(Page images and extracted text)
-- Opening Marker --

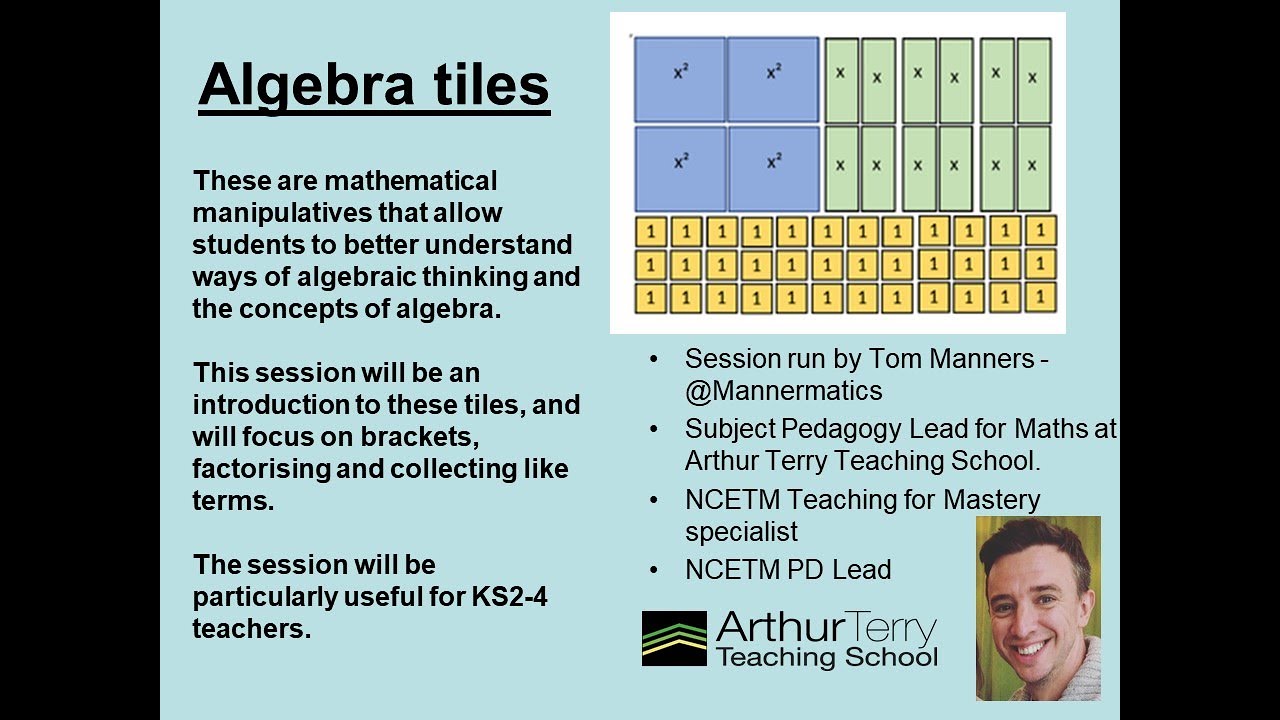 Algebra tiles

These are mathematical manipulatives that allow students to better understand ways of algebraic thinking and the concepts of algebra.

This session will be an introduction to these tiles, and will focus on brackets, factorising and collecting like terms.

The session will be particularly useful for KS2-4 teachers.

$x^2$ $x^2$ x x x x x x
$x^2$ $x^2$ x x x x x x
1 1 1 1 1 1 1 1 1 1 1 1
1 1 1 1 1 1 1 1 1 1 1 1
1 1 1 1 1 1 1 1 1 1 1 1

• Session run by Tom Manners - @Mannermatics
• Subject Pedagogy Lead for Maths at Arthur Terry Teaching School.
• NCETM Teaching for Mastery specialist
• NCETM PD Lead

ArthurTerry
Teaching School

-- Closing Marker --

# Activity:
Taking the entries above, write out exactly each line from the one holding "These are mathematical" to the one holding "NCETM PD Lead", both included, and stop there.

# The answer:
These are mathematical manipulatives that allow students to better understand ways of algebraic thinking and the concepts of algebra.

This session will be an introduction to these tiles, and will focus on brackets, factorising and collecting like terms.

The session will be particularly useful for KS2-4 teachers.

$x^2$ $x^2$ x x x x x x
$x^2$ $x^2$ x x x x x x
1 1 1 1 1 1 1 1 1 1 1 1
1 1 1 1 1 1 1 1 1 1 1 1
1 1 1 1 1 1 1 1 1 1 1 1

• Session run by Tom Manners - @Mannermatics
• Subject Pedagogy Lead for Maths at Arthur Terry Teaching School.
• NCETM Teaching for Mastery specialist
• NCETM PD Lead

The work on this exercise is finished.